前言

本篇博客记录了我对LSTM的理论学习、PyTorch上LSTM和LSTMCell的学习,以及用LSTM对Seq2Seq框架+注意力机制的实现。还包括了很多有趣的细节,包括RNNs对批量序列数据Padding的处理,以及多层RNNs中Dropout的使用等等。

0 好奇心害死猫

最近在复现Bahdana的注意力机制NMT模型(PyTorch),第一次使用LSTM作为编码器和解码器的基本结构。发现fairseq的源码中编码器使用LSTM,而解码器使用的却是LSTMCell;而OpenNMT的编码器和解码器实现都只使用了LSTM,遂产生好奇。原因竟然是…

1 LSTM速览

1.1 LSTM流程图

1.2 LSTM的关键

1.3 与RNN的对比

这里引用知乎-予以初始的回答,非常通俗易懂

RNN用于信息传输通路只有一条,并且该通路上的计算包含多次非线性激活操作。长记忆丢失是因为梯度消失,而梯度消失的主谋就是多层激活函数的嵌套,导致梯度反传时越乘越小(激活函数的导数<=1),乃至下溢出。所以后面的梯度传递不到前方,无法建立长时依赖。

LSTM引入了两条计算通道(Ch) 用于信息传输,其中C通道上的计算相对简单,较多的是矩阵的线性转换,没有太多的非线性激活操作。梯度反传时可以在C通道上平稳的传输到前方,从而建立长时依赖。所以C通道主要用于建立长时依赖,h通道用于建立短时依赖。

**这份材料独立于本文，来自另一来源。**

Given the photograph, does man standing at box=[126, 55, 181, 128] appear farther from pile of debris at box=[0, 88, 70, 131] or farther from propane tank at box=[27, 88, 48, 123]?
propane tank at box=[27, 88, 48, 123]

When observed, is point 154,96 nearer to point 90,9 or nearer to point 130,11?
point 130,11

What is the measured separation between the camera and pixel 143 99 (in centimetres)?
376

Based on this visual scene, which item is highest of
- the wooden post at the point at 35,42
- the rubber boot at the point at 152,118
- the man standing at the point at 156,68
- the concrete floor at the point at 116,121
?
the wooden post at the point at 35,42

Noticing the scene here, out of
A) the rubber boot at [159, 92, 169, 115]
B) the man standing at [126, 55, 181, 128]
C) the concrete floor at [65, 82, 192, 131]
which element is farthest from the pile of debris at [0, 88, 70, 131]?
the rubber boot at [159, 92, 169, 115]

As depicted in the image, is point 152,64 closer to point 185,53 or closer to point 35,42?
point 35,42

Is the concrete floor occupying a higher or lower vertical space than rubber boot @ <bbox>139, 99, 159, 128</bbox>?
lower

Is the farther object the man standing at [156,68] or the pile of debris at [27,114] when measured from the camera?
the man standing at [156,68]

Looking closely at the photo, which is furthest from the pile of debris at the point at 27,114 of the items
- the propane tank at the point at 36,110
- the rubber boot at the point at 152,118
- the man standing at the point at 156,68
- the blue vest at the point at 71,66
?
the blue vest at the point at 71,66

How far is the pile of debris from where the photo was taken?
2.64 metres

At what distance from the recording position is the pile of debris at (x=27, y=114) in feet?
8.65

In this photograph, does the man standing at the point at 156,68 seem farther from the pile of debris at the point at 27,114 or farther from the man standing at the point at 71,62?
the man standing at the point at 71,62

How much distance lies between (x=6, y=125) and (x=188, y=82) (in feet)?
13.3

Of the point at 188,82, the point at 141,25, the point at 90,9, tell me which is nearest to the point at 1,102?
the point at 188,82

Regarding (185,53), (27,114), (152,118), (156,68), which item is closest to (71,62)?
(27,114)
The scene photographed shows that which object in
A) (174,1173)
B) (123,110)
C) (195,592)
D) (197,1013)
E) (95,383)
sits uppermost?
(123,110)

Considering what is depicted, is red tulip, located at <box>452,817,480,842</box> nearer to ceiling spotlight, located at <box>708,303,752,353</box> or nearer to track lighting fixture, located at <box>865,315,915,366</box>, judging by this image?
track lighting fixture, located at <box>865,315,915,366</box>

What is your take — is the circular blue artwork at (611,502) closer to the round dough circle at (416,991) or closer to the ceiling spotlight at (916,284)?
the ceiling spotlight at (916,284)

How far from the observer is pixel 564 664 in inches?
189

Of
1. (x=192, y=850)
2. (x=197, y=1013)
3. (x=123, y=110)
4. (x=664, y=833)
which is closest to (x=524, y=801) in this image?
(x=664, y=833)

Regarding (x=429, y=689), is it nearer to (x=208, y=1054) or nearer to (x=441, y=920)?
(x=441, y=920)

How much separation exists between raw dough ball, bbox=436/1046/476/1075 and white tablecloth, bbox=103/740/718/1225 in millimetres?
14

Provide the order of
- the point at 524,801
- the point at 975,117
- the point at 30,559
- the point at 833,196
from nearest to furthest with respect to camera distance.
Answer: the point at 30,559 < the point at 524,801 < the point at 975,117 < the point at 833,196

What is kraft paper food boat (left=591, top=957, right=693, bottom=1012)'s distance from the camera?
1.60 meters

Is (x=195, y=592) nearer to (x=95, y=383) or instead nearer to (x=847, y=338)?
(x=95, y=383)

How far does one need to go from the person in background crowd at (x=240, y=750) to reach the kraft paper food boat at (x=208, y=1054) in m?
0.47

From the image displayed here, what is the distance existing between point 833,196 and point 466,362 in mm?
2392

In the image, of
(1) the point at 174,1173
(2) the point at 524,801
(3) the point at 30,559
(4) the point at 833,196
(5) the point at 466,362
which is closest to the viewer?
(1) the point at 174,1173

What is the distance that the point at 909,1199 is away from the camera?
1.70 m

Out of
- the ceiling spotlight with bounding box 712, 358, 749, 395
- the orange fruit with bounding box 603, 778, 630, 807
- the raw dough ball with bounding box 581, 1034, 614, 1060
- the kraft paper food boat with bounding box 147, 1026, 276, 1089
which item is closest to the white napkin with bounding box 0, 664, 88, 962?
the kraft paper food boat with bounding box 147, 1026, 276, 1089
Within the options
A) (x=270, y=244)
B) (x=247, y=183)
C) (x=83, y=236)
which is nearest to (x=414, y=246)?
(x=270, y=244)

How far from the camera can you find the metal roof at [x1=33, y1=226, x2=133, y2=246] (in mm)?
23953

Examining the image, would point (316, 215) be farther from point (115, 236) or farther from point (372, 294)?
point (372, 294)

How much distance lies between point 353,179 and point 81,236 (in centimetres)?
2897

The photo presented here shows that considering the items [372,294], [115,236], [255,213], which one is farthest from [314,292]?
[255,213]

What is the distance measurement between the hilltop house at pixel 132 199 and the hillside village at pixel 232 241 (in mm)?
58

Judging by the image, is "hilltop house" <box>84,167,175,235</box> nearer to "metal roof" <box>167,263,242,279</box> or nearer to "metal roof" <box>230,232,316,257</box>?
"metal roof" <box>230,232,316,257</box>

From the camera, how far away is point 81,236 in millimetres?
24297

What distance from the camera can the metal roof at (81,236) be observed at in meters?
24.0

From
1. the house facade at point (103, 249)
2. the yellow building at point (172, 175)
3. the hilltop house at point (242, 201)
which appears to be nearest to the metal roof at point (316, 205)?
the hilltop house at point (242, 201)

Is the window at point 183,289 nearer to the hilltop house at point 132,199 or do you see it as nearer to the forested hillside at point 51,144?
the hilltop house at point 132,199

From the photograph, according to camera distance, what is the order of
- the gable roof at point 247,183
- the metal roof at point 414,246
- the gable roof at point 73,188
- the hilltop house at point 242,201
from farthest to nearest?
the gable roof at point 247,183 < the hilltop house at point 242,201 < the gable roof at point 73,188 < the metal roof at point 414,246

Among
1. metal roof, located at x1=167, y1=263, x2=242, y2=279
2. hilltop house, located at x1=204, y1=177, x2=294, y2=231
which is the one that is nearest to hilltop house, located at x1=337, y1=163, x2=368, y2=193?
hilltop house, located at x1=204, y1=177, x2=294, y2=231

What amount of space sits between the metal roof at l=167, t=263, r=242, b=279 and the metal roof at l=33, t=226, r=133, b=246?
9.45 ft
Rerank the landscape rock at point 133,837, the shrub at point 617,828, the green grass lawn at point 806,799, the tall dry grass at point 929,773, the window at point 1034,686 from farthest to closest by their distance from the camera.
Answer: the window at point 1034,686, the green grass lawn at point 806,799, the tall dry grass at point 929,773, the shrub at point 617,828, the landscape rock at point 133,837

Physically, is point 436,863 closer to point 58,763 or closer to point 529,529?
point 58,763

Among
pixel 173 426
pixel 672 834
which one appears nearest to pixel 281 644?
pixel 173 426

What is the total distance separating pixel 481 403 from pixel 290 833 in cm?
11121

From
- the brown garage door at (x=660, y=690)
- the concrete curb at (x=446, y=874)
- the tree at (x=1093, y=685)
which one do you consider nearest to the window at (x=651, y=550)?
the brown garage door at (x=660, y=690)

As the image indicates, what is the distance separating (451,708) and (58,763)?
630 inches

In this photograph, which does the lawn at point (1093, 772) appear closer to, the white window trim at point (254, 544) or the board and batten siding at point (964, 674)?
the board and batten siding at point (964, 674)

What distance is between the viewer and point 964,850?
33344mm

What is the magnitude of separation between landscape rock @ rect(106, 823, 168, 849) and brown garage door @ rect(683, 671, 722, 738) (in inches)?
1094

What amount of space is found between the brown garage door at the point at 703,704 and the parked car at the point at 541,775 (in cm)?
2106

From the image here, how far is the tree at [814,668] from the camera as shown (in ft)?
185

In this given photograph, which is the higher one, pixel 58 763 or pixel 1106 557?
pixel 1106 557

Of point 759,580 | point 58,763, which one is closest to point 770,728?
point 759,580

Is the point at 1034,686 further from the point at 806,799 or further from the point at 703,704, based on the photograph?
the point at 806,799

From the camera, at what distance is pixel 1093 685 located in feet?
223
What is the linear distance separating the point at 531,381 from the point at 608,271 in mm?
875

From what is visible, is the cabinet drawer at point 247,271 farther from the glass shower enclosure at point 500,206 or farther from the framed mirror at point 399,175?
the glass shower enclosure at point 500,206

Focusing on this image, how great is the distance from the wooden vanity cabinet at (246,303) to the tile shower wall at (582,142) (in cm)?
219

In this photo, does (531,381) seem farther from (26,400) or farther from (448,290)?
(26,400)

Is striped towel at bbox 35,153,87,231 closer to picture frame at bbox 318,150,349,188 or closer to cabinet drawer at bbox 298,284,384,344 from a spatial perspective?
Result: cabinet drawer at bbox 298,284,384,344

要说的是,LSTM的设计只是较RNN缓解了梯度消失问题,并没有完全解决。与Transformer的自注意力相比,LSTM的顺序输入的方式影响了模型的并行性,但符合人对序列的理解方式。

2 多层LSTM

3 PyTorch中的LSTM

由于深度学习框架对模型成熟的封装,RNN这类模型的输入输出、使用方法基本一致。这里以LSTM为例,可以很容易的掌握其他所有RNNs

3.1 LSTM

3.2 LSTMCell

4 PyTorch实践:Encoder-Decoder模型

4.1 用LSTM写Encoder

class Encoder(nn.Module):
    def __init__(self, n_src_words, d_model, src_pdx, n_layers, p_drop, bidirectional):
        super().__init__()
        self.d_model, self.n_layers, self.src_pdx = d_model, n_layers, src_pdx
        self.n_directions = 2 if bidirectional else 1
        self.input_embedding = nn.Embedding(n_src_words, d_model, padding_idx=src_pdx)
        self.lstm = nn.LSTM(input_size=d_model, hidden_size=d_model, num_layers=n_layers, 
                            dropout=p_drop, batch_first=True, bidirectional=bidirectional)
    
    def forward(self, src_tokens):
        # - src_embed: (batch_size, src_len, d_model)
        src_embed = self.input_embedding(src_tokens)
        batch_size, src_lens = src_tokens.size(0), src_tokens.ne(self.src_pdx).long().sum(dim=-1)
        packed_src_embed = nn.utils.rnn.pack_padded_sequence(
            src_embed, src_lens.to('cpu'), batch_first=True, enforce_sorted=False
        )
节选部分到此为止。